Tunisian President Kais Saied attending the Arab League Summit in Jeddah. (SPA)
  • Bouthelja said he had filed an appeal on Friday but was later informed Ben Chouchane withdrew it, allowing the presidential pardon to be granted
  • Under Tunisian law, attempts to overthrow the state or incite armed violence are punishable by death

TUNIS: A Tunisian man sentenced to death over Facebook posts deemed offensive to President Kais Saied has been granted a presidential pardon, his lawyer said Tuesday.

Saber Ben Chouchane, 51, had been sentenced on multiple charges including “spreading false news,” defense lawyer Oussama Bouthelja said.

Bouthelja said he had filed an appeal on Friday but was later informed Ben Chouchane withdrew it, allowing the presidential pardon to be granted.

The lawyer also said he learned of his client’s release overnight after Ben Chouchane’s family called him and said he was at home.

Ben Chouchane was prosecuted in January 2024 and had been detained since. The verdict was delivered Wednesday by a court in Nabeul, east of Tunis.

FASTFACT

Ben Chouchane was prosecuted in January 2024 and had been detained since. The verdict was delivered Wednesday by a court in Nabeul, east of Tunis.

It remained unclear which of Ben Chouchane’s Facebook posts led to the prosecution.

Ben Chouchane had been found guilty of “insulting the president, the minister of justice, and the judiciary,” and some of his posts were also deemed to be incitement.

Bouthelja said he had been “shocked, stunned, astonished” by the verdict, adding: “I didn’t believe it at first.”
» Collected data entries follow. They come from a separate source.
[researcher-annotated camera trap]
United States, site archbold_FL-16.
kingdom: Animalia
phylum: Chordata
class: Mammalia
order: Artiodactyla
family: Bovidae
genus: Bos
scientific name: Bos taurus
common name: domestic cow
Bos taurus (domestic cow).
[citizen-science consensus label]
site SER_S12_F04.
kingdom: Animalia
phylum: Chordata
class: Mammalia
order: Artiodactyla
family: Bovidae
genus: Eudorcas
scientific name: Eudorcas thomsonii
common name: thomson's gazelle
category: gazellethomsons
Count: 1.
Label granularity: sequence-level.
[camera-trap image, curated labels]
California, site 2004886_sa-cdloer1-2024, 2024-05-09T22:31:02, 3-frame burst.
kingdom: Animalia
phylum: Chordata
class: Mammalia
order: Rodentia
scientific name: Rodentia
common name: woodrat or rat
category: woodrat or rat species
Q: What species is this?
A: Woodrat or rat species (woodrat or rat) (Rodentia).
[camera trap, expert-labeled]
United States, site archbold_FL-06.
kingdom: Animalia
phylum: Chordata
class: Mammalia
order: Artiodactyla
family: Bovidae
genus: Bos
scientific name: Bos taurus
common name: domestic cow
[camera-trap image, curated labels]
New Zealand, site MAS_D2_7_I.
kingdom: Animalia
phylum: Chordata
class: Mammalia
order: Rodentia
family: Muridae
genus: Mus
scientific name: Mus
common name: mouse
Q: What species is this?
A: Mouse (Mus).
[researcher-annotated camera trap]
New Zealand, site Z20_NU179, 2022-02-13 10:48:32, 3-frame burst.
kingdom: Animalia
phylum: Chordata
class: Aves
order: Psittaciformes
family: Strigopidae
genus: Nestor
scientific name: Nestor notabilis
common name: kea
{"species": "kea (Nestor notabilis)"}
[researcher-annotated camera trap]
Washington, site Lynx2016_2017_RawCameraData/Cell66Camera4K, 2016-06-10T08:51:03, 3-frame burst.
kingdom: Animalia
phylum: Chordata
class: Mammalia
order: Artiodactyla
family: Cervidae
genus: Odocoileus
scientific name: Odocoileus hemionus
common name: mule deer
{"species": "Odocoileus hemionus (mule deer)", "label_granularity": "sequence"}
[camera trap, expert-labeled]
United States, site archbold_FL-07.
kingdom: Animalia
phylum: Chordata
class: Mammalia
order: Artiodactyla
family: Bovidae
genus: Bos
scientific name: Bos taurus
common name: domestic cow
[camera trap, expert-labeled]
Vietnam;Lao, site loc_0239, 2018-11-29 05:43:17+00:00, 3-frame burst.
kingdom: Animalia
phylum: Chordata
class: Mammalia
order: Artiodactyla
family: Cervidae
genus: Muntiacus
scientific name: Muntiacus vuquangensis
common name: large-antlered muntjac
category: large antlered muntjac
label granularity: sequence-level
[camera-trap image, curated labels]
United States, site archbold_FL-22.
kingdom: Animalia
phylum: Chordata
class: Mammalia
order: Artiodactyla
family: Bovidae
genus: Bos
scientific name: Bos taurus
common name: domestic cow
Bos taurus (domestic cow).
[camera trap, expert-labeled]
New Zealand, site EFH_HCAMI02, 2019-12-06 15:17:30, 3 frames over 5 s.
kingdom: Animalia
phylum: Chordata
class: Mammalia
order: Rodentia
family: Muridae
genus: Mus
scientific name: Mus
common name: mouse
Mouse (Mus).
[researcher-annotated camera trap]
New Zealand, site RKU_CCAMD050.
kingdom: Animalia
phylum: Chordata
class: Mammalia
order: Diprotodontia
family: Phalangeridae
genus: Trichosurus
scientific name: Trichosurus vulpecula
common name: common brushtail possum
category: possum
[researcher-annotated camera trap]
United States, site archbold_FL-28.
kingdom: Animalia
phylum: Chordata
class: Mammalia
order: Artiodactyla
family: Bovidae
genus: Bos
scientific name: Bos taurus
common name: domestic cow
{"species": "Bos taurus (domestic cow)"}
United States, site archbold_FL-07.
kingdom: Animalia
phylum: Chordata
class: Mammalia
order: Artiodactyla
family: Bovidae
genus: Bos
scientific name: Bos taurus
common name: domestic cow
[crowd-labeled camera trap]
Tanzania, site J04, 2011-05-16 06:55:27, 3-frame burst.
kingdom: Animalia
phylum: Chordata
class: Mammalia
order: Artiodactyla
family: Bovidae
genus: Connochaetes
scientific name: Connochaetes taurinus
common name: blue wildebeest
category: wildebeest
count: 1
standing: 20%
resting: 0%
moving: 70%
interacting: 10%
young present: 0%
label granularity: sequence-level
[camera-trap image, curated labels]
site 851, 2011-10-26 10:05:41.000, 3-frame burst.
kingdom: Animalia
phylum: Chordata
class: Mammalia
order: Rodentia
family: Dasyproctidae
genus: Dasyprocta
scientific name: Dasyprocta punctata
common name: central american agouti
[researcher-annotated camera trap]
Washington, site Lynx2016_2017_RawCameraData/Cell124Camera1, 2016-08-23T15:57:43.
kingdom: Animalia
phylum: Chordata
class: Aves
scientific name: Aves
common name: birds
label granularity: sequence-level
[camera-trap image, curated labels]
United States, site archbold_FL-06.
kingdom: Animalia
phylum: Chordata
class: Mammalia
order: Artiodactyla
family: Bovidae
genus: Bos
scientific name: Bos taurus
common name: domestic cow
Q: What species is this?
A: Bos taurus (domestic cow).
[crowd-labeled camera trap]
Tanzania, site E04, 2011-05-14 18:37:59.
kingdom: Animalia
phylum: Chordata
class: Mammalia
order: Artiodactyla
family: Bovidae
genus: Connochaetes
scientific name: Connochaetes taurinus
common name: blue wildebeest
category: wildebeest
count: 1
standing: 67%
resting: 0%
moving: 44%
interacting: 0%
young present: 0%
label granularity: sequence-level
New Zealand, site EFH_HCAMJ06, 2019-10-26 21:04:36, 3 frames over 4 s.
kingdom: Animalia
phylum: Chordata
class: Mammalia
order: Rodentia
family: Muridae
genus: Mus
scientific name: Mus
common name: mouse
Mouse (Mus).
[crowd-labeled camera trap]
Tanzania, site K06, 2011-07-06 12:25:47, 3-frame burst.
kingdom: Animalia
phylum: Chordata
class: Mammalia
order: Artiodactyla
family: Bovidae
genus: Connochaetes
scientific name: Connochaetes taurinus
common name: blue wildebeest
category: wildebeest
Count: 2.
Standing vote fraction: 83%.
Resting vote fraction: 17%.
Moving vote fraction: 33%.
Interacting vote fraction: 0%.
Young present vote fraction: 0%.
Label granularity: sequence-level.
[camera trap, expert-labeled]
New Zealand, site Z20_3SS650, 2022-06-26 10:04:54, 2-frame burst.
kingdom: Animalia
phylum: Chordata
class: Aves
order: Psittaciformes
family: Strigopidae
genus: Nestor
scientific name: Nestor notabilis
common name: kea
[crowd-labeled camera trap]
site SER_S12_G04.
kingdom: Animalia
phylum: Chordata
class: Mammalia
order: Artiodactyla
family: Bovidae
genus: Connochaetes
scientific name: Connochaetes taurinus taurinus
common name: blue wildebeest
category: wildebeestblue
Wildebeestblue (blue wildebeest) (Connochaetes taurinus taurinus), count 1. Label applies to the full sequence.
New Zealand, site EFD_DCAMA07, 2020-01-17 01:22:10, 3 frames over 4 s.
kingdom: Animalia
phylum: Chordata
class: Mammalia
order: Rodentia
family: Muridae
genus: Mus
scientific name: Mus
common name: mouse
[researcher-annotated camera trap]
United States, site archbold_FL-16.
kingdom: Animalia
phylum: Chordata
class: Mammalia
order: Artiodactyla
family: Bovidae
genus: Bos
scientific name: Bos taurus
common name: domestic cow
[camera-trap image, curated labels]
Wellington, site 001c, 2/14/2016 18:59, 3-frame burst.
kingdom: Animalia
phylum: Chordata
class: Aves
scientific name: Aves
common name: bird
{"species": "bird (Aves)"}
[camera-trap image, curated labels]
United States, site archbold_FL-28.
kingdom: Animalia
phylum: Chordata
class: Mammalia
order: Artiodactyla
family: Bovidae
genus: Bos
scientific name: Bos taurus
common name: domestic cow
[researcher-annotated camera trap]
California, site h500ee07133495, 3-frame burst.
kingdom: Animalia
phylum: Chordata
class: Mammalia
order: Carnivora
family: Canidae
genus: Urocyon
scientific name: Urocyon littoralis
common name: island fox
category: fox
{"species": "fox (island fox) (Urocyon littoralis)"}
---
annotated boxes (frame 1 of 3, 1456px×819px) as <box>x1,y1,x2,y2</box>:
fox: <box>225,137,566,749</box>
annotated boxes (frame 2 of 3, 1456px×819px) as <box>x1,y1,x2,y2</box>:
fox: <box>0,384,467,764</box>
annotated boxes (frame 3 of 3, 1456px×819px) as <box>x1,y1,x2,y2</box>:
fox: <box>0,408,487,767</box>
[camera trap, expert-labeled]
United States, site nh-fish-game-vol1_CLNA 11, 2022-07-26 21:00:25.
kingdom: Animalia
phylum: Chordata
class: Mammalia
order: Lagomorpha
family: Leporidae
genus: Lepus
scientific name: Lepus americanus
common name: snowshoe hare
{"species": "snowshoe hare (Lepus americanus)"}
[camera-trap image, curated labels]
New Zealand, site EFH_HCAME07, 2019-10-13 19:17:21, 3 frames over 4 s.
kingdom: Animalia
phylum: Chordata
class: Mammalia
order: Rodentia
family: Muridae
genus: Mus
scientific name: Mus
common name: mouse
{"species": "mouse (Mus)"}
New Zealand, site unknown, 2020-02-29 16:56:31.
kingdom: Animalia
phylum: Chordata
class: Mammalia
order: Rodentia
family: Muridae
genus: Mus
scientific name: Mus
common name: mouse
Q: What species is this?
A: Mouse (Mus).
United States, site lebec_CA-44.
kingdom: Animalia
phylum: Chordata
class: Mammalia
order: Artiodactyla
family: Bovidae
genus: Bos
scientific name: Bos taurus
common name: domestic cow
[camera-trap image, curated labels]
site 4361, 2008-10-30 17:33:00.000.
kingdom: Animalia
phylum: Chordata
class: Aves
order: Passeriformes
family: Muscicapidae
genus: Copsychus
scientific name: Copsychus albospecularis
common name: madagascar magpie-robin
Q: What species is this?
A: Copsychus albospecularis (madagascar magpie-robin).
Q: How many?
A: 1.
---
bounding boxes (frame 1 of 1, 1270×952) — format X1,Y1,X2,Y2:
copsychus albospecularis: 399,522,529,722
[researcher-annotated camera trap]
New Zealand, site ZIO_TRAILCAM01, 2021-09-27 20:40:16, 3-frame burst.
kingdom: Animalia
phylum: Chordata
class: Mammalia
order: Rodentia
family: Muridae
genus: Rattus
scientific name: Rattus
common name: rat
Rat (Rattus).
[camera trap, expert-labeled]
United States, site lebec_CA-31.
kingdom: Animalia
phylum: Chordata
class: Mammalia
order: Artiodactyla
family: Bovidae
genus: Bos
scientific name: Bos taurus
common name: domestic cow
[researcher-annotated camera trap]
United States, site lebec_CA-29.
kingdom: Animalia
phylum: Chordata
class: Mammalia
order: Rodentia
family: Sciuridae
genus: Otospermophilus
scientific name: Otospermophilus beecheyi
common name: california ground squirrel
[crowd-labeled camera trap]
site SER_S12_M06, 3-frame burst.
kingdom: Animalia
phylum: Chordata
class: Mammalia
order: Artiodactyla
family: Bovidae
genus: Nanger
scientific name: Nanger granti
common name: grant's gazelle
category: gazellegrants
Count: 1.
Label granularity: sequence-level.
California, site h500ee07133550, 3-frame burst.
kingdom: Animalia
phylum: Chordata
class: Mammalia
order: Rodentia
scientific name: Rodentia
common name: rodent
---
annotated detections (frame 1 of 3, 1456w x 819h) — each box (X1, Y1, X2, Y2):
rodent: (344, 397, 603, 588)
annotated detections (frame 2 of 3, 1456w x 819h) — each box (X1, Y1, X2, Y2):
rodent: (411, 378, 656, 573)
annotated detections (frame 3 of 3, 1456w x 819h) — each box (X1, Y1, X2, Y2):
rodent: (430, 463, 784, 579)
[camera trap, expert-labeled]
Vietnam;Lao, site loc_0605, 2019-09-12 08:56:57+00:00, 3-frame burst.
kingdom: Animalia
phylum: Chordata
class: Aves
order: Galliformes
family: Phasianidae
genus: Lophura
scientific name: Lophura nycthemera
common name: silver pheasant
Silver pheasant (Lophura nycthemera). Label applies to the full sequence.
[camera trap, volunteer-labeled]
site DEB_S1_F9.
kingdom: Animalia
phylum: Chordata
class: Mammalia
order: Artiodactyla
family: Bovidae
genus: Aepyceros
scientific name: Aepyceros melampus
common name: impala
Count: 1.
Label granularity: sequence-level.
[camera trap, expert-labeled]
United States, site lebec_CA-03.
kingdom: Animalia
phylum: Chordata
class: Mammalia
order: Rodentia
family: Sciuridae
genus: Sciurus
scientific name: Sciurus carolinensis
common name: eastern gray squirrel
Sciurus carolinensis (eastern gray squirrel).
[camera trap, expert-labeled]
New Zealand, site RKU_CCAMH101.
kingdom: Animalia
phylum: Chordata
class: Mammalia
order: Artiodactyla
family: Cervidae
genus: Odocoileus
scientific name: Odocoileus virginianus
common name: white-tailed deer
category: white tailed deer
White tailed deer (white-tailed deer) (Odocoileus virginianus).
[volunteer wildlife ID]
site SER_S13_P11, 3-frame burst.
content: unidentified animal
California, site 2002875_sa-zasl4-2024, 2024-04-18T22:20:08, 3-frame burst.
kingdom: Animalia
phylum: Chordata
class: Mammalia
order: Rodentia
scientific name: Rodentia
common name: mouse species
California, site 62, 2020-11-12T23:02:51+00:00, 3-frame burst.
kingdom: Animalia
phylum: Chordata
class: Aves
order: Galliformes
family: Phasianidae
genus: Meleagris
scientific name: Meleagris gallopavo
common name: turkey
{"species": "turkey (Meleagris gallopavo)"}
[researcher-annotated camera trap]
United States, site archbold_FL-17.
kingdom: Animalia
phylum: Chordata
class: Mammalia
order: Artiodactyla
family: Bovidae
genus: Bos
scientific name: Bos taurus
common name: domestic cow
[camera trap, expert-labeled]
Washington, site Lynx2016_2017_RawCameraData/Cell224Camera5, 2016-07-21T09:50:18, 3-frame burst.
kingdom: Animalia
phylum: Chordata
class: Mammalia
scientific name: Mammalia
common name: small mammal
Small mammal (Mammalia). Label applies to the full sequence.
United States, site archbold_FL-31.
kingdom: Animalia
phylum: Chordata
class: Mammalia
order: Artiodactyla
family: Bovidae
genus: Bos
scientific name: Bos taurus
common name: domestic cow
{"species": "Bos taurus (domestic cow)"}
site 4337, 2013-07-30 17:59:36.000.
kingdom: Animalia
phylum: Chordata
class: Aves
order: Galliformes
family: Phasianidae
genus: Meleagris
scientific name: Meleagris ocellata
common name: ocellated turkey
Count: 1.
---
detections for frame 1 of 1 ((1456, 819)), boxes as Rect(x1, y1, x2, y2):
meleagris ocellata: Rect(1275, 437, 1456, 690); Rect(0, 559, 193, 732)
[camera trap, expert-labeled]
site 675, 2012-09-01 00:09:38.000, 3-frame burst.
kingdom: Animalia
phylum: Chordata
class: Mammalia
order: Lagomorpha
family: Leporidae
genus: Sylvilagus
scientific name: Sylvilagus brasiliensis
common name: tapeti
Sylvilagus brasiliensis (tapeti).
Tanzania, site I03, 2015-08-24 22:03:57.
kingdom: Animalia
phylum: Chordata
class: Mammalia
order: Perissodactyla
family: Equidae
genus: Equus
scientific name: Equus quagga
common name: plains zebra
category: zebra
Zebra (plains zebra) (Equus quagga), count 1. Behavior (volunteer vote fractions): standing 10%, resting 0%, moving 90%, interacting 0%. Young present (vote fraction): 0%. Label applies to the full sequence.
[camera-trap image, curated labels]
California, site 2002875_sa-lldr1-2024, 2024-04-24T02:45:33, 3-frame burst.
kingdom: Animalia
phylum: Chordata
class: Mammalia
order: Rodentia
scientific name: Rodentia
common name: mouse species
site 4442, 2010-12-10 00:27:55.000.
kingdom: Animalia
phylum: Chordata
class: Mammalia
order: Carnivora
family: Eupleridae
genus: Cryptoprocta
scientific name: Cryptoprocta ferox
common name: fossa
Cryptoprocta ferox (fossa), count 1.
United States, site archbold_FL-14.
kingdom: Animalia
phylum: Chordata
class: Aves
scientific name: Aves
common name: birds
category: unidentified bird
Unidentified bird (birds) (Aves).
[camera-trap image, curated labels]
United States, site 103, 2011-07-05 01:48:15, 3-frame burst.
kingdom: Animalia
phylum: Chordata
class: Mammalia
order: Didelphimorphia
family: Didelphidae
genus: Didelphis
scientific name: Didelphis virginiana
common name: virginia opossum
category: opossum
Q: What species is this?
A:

Under Tunisian law, attempts to overthrow the state or incite armed violence are punishable by death.

Courts continue to issue death sentences, though the country has not carried out executions since 1991.

Saied was elected in 2019 after Tunisia emerged as the only democracy to come out of the Arab Spring.

In 2021, he staged a sweeping power grab, and human rights groups have since warned of a rollback on freedoms.

Decree 54, the law criminalizing “spreading false news,” was enacted by Saied in September 2022.

It has been criticized by rights groups for stifling free speech.

Dozens of Saied’s critics have been prosecuted under Decree 54 and are currently behind bars.